Kino-Tipp: Montage of Heck – Die (Kurt Cobain-) Doku des Jahres!

Montage_of_Heck_poster

Diese Dokumentation verspricht schon jetzt eines der großen Highlights dieses Jahres zu werden – und wahrscheinlich katapultiert sie uns alle gleichzeitig mit einem ziemlich lauten Paukenschlag zurück in die 90er Jahre.

Als Kurt Cobain starb, ging für viele eine Welt unter. Der heutige 05. April gilt als der Todestag, des Grunge und der letzten wirklichen Rebellion der Jugend gegen das triste Grau der Erwachsenenwelt. Lange haben die Fans auf die ersten Bilder zur neuesten Kurt Cobain-Biographie „Montage of Heck“ gewartet und bereits der Trailer macht deutlich, dass sich das Warten wohl mehr als gelohnt hat.
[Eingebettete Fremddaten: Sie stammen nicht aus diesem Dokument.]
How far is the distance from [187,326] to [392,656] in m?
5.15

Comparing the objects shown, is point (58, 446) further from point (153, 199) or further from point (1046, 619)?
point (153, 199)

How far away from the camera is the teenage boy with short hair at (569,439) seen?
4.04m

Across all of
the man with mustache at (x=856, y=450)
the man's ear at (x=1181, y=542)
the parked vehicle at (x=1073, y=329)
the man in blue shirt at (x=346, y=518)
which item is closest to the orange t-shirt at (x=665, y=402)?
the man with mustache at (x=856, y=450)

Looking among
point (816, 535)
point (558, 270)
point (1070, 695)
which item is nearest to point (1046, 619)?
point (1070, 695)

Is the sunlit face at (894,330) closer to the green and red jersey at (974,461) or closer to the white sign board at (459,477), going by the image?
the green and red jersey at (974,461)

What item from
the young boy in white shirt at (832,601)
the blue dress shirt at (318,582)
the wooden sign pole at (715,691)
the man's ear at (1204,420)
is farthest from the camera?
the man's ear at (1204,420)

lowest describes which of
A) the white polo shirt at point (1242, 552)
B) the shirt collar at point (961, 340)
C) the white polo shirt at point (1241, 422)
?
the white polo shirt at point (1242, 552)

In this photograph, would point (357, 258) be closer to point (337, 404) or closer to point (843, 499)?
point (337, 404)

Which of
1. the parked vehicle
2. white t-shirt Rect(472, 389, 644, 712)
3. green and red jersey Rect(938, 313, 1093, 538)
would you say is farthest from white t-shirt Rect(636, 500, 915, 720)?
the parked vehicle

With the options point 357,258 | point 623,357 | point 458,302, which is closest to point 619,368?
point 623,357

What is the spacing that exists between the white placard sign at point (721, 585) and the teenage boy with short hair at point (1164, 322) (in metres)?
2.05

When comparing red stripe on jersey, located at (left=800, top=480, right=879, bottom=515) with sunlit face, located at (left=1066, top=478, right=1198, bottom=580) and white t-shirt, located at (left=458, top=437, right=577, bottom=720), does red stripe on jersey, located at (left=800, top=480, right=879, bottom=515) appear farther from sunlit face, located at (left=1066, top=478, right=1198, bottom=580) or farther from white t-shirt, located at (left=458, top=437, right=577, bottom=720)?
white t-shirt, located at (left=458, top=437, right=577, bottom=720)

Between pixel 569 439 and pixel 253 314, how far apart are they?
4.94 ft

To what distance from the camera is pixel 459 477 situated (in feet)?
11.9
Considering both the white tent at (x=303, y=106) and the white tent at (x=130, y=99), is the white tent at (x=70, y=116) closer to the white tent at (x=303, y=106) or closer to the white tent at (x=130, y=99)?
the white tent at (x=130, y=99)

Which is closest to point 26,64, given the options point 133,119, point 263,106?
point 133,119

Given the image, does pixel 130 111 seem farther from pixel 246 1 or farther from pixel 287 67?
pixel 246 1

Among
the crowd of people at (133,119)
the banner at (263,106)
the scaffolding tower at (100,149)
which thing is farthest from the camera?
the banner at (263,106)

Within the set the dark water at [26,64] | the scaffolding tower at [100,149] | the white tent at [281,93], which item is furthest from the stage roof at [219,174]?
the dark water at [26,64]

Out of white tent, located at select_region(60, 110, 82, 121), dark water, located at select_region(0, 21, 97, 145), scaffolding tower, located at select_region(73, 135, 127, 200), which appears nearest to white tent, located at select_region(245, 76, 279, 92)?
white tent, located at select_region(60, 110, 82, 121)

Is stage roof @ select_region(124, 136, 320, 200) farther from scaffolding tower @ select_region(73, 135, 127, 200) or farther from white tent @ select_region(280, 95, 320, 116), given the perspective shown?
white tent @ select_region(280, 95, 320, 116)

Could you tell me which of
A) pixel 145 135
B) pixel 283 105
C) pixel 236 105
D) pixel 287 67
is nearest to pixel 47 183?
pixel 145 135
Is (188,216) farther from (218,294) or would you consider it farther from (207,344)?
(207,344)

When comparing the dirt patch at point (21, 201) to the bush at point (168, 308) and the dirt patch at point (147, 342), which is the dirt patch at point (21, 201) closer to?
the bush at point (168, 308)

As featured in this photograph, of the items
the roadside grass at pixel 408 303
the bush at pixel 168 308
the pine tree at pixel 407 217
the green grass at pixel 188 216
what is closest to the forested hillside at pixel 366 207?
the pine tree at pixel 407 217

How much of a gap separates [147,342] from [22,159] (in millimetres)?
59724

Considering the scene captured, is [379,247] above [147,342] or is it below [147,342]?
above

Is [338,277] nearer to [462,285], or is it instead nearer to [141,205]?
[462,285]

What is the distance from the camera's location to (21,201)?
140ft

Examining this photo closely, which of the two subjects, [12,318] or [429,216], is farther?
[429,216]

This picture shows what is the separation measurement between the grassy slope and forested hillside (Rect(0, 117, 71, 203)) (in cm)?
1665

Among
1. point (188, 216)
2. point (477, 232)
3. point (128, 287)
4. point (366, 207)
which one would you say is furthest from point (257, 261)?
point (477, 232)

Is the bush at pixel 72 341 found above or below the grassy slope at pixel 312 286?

Denn zwar kennen wir alle wohl ziemlich genau die Geschichte um den Mythos Kurt Cobain, doch haben wir bisher wohl noch nie derart detaillierte Einblicke in das Leben des Nirvana Frontmanns bekommen. Wer hätte seinerzeit schon geahnt, dass dieses zarte Kinderstimmchen eines Zweijährigen, das sich einem bereits beim ersten Hören fest ins Hirn einbrennt, einmal die wütende, tobende Stimme einer ganzen Generation werden würde. Zur gleichen Zeit lassen die ersten Ausschnitte des Films aber bereits auch die tiefe Gespaltenheit des Nirvana-Frontmanns erahnen, wenn der Wunsch nach Liebe auf die blanke Ablehnung durch die eigene Familie trifft.

Insgesamt acht Jahre lang hat Regisseur Brett Morgan für sein Machwerk, das von Courtney Love und Tochter Frances Bean Cobain mitproduziert wurde, eng mit Kurts Familie zusammengearbeitet und dabei  – für die erste gänzlich autorisierte Doku überhaupt – Unmengen bisher unveröffentlichten Materials zusammengetragen, das uns nicht nur einmal mehr, die Tragik der Figur Cobain darstellen wird, sondern in seiner Wirkkraft auch ziemlich unter die Haut gehen dürfte.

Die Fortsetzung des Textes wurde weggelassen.